Webber admits to errors on final lap
Date published : 13 Mar 2010 - 14:17:41
Mark Webber admitted he only had himself to blame for the five-car gap between himself and pole-sitting team-mate Sebastian Vettel after making two errors on his final qualifying lap in Bahrain.
The Australian had appeared close on pace to his young stable-mate throughout practice and set the fourth and third fastest times in Q1 and Q2 respectively, but found himself only sixth on the grid after lapping almost 1.2s slower than Vettel on his last run.
He revealed he lost an initial amount of time when he locked up his tyre tyres going into the tight right-handed turn 16, before making another error later round the lap as he tried to make up the time.
Sector two I stuffed up turn 16, he told reporters.
I had a big rear lock up into there, which was a bit of a surprise.
I lost about two and a half tenths in there and I was trying to get it back in [turn] 19 and managed to lose myself another four tenths.
So, yeah, [it was a] very frustrating middle sector for me hence I dropped a few rows unfortunately with that.
But while a cleaner lap would have at least put him onto the second row, Webber was not too downhearted about his position on the grid given the undoubted pace of the RB6 and is now looking forward to seeing what he can do in Sunday's race.
Yes, [I'm] back a bit, [but] long, long afternoon tomorrow looking forward to seeing how it's going to go, he said.
It's a great start for us obviously to have a car showing this quality of performance early on.
Also on a track you could argue would be a pretty testing circuit for us in terms of layout.
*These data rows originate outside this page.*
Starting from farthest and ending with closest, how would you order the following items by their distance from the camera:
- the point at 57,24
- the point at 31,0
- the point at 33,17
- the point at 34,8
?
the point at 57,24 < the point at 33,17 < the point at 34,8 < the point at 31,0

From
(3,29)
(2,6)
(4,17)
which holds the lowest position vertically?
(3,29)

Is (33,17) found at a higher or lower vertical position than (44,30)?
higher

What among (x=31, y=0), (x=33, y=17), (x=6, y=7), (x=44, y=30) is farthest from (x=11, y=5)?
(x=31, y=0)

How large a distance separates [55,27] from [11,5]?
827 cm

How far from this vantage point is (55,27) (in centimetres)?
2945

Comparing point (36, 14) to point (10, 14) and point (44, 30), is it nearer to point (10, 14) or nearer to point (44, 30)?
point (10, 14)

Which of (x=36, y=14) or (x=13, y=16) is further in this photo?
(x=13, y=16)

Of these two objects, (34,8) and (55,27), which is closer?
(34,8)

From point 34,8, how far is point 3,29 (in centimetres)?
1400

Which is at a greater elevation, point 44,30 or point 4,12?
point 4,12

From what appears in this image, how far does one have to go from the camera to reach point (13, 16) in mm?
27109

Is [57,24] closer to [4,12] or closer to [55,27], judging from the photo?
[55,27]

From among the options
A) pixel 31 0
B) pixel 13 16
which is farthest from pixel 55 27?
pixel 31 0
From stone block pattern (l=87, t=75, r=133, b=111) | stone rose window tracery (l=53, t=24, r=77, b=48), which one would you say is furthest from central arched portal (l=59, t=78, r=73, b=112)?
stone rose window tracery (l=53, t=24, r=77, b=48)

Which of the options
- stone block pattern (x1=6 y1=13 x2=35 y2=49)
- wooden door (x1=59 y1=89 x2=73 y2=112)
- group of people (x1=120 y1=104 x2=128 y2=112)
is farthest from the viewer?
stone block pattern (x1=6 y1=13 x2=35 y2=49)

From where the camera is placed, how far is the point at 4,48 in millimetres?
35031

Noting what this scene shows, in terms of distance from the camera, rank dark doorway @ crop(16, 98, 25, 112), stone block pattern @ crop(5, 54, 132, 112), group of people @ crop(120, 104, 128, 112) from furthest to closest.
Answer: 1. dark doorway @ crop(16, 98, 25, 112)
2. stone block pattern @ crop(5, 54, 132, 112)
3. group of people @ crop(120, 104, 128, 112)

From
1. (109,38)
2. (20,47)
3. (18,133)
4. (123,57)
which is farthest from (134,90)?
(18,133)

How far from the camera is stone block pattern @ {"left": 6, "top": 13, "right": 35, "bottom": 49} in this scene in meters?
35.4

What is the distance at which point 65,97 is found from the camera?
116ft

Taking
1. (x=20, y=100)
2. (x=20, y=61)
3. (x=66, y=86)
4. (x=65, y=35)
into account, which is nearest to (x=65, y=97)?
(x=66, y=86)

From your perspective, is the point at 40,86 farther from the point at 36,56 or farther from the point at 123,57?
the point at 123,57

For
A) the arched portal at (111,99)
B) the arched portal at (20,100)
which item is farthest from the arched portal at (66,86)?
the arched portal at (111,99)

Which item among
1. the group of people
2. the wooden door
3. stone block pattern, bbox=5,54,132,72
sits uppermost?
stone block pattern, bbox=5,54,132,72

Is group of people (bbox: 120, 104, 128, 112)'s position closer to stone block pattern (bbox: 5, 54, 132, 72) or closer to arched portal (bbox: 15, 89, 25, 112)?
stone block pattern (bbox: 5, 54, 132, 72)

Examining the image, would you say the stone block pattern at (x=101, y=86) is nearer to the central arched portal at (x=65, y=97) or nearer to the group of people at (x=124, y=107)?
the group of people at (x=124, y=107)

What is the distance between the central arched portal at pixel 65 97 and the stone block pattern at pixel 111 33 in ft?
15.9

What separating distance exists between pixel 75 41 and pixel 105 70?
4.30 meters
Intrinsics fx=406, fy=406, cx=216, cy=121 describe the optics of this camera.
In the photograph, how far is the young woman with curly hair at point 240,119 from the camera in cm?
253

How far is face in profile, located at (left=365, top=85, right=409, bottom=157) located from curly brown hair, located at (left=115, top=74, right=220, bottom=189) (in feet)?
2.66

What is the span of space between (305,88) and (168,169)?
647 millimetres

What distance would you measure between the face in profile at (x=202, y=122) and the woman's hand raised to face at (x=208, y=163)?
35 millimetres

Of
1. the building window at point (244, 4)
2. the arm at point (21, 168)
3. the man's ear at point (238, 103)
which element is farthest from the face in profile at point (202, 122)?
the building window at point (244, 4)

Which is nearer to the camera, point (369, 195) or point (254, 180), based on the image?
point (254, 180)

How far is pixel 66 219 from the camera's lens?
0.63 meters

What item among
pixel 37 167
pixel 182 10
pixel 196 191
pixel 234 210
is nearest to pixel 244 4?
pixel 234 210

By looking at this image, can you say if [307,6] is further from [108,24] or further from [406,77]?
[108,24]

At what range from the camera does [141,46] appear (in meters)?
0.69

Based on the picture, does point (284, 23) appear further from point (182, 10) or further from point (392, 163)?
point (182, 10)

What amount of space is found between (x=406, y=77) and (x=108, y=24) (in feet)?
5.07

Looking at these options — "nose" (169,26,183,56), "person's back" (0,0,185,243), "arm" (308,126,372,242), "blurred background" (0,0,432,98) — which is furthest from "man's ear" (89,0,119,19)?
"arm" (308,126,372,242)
So that's another feather in our gap for today, only.
Tomorrow is a whole new ball game and we are in a good position of course Sebastian is in a great position, but I'm not in too bad a position and we can move forwards from there.
Although the team suffered several mechanical problems in Friday's practice running and appeared to be behind both Ferrari and McLaren on outright pace, Webber insists the team made very few changes to the car overnight adding that varying fuel loads in play during practice had still made the true picture hard to gauge.
We didn't really know what people were doing yesterday with the fuel loads, Webber added.
It looks like people were running a little bit lighter than us, maybe.
This team works hard like a lot of other teams do in the pit lane but we keep our head down and try to keep focus, and the car was not that different to what it was yesterday apart from the fuel loads.